As temperatures get warmer there will be more precipitation, with more rain falling rather than snow. Due to the warmer temperatures, that water will evaporate or will result in more intense rainfalls, which in turn will lead to more flooding, according to the information presented by Cadel.

St. Mary’s has many coastal areas and according to local data, “We’ve already been seeing an increase in sea levels, about three centimeters per decade - historically,” said Cadel.

According to experts, by 2050, that number will be 35 centimetres per decade and, by 2100, it is expected sea levels will rise between 83 and 120 centimetres per decade.

“Sea level rise depends on tides and storm surge,” said Cadel. “What happens if the storm hits at the same time as the sea levels rise? Where does that put our water levels and are we prepared to deal with that?”

Along with coastal flooding, hazards will include saltwater intrusion and damage to coastal ecosystems. Coastal intrusion will mean the flooding of wells near the coast making the water undrinkable.

“Dunes or saltwater marshes really play a role in buffering our coast from impact from these stronger storms and waves and things like that,” said Cadel, “and they might not necessarily be able to keep pace with this sea level rise.

“Predicted increases to ocean temperatures will bring longer and more frequent marine heatwaves to the area, impacting ocean processes and habitats. Ocean acidification can corrode mollusks, crustaceans and corals, with the increased likelihood of algal blooms, and decreased marine oxygen levels will reduce the growth, reproduction and distribution of aquatic species,” he added.
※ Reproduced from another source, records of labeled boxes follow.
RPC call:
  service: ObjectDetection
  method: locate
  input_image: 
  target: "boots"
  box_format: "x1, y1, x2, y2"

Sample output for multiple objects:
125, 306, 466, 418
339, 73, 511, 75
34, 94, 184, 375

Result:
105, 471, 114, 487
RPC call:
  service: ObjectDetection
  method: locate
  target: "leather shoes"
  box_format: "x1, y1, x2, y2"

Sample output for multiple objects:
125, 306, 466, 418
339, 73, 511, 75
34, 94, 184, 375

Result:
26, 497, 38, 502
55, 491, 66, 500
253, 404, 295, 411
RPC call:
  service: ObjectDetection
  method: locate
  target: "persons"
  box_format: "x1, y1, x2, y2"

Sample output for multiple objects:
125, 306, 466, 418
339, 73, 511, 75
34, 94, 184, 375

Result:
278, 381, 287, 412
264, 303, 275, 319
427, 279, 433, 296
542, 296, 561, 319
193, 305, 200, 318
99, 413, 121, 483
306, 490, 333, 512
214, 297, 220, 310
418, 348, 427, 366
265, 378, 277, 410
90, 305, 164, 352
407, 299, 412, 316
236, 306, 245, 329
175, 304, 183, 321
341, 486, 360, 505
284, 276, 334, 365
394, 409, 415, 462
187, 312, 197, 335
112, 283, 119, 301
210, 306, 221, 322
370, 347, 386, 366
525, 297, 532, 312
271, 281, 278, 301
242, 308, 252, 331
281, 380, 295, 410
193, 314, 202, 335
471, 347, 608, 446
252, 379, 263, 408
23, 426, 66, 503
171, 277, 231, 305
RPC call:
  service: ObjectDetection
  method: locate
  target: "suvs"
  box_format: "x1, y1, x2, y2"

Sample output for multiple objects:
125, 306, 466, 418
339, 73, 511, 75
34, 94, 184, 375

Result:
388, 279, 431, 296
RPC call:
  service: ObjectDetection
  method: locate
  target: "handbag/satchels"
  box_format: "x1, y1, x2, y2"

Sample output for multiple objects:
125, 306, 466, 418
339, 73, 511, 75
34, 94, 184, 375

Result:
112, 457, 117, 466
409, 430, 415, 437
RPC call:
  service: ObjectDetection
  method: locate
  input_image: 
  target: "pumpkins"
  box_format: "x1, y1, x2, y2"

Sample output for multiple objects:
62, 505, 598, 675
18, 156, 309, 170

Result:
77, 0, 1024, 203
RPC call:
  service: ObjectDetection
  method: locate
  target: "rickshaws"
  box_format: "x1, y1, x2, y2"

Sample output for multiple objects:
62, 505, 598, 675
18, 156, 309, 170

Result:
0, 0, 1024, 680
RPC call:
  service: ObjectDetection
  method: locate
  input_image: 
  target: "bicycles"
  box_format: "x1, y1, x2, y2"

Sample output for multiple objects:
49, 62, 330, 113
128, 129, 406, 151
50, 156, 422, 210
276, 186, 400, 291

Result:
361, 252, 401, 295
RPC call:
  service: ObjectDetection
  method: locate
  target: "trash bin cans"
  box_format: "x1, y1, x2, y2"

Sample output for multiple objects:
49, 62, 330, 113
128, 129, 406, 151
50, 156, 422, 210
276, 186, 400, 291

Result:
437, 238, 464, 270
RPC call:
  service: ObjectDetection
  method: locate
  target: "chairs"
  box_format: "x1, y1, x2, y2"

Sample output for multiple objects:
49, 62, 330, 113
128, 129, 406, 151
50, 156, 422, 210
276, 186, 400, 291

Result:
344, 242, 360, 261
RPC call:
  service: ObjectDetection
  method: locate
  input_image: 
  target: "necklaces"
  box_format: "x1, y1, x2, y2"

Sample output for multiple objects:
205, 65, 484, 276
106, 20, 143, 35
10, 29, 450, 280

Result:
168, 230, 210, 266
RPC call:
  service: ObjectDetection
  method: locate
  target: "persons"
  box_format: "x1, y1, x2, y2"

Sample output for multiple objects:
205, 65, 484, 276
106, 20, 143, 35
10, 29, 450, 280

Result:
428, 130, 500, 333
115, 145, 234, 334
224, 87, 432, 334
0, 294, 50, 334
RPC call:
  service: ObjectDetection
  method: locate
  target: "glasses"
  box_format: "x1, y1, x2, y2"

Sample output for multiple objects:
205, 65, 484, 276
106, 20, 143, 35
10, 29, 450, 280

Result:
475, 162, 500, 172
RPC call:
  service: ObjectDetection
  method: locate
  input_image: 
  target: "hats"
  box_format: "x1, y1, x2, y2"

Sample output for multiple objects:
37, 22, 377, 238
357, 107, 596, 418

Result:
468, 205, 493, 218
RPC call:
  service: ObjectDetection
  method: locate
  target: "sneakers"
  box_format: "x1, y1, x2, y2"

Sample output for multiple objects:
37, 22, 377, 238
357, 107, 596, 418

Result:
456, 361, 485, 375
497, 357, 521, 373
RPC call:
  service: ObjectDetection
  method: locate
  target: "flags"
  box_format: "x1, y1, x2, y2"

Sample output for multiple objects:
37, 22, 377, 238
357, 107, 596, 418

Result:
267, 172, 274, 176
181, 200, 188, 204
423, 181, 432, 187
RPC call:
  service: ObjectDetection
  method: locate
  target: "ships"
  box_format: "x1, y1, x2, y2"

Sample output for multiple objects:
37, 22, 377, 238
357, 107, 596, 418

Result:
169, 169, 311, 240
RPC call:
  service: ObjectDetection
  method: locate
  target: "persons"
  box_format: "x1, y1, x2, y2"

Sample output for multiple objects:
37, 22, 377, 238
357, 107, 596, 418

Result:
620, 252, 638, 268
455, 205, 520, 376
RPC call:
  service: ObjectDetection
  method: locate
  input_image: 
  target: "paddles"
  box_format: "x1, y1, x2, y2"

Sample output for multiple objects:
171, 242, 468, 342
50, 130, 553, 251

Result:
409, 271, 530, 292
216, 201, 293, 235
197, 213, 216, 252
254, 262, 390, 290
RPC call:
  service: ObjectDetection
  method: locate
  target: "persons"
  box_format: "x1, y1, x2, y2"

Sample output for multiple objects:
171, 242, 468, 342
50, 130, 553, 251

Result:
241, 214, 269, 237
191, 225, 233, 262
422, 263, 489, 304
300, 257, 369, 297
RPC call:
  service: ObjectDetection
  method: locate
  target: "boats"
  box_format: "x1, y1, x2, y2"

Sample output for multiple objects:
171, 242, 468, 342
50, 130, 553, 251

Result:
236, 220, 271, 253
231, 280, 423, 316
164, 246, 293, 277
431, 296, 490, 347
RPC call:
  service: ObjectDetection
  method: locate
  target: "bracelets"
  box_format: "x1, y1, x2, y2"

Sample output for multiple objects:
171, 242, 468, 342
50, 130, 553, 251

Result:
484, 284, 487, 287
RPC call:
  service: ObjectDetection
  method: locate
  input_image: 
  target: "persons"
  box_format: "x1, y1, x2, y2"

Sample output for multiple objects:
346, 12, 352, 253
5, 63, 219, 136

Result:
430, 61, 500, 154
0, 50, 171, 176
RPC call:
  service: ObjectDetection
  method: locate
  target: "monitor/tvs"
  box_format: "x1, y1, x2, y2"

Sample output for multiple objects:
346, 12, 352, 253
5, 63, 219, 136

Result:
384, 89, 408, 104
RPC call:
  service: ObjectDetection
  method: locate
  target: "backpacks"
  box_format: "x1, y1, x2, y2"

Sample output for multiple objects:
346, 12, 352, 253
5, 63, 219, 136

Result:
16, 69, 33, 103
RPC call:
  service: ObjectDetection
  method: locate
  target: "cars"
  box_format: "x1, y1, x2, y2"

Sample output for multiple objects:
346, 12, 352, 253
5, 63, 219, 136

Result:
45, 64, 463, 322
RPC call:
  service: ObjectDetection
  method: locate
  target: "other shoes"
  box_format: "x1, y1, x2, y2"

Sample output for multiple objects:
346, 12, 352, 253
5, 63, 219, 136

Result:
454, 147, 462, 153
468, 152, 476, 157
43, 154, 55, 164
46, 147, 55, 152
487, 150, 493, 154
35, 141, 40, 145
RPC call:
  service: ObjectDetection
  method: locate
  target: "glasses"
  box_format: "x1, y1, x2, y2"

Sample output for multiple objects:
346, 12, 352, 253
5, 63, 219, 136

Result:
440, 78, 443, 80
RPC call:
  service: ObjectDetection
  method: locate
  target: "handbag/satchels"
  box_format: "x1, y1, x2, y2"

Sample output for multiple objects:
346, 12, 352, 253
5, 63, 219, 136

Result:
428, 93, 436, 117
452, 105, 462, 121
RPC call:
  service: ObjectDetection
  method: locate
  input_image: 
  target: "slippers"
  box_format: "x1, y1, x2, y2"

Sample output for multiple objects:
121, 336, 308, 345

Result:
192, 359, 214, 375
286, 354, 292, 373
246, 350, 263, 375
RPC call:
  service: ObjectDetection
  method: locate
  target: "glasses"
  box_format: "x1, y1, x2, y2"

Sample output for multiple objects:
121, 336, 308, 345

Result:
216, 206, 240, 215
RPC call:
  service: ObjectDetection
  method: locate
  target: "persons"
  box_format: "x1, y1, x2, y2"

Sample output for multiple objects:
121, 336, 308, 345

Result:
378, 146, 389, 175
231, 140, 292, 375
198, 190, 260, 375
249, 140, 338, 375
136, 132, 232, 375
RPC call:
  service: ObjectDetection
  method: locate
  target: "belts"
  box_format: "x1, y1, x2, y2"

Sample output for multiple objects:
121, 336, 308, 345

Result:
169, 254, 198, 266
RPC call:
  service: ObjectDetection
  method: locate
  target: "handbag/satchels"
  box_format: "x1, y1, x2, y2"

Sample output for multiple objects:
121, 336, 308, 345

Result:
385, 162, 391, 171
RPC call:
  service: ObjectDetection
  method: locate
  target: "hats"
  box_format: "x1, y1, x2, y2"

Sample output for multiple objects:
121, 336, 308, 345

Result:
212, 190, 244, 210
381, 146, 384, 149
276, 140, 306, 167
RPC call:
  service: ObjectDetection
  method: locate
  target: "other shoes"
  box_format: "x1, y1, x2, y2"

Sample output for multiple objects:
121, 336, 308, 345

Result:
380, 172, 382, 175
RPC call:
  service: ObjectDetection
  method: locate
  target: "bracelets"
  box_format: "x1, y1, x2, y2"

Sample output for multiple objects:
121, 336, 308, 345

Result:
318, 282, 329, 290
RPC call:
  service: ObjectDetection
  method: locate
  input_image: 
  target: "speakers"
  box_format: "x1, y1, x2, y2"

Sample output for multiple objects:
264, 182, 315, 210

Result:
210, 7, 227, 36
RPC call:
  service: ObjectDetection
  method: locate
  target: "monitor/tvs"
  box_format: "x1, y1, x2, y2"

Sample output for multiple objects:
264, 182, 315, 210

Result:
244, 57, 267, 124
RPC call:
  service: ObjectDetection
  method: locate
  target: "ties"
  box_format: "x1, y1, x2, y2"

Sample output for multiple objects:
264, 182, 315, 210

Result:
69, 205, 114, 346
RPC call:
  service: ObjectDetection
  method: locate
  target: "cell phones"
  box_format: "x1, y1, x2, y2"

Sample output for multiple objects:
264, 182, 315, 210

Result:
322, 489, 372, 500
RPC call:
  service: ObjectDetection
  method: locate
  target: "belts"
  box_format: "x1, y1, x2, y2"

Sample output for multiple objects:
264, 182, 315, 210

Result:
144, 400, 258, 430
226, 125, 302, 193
Cadel noted that the items he talked about during his presentation are “really just trends and how things are changing.”

He said, “Ultimately, what we’re really interested in is how that impacts the things that we care about? How is this changing climate going to impact our community, infrastructure, the health and well-being of our people [and] the health of our ecosystems?”

Cadel added that mitigation will be crucial to avoid the most severe impacts, and adaptation will be necessary to adjust to the changing climate.

“The next steps of these conversations that I think are important to have among municipalities, and groups around the province, are identifying exactly what is at risk and what can we do about it,” he told council.

“Climate change touches every aspect of society. Responding to these challenges will require ambitious, collaborative efforts. Good information supports good decision-making. Keep these things in mind when you are planning for the future.”

In an email to The Journal regarding the presentation, Warden Greg Wier said, “It’s critical for [the] municipal government to stay well informed about the potential of climate change. Municipalities are impacted in multi-ways, from road maintenance, snow removal, building codes, even potential land use and zoning.”

He added, “It was a pleasure to hear from CLIMAtlantic and Mr. Cadel [and] to see his presentation that was specifically tailored to St Mary’s.”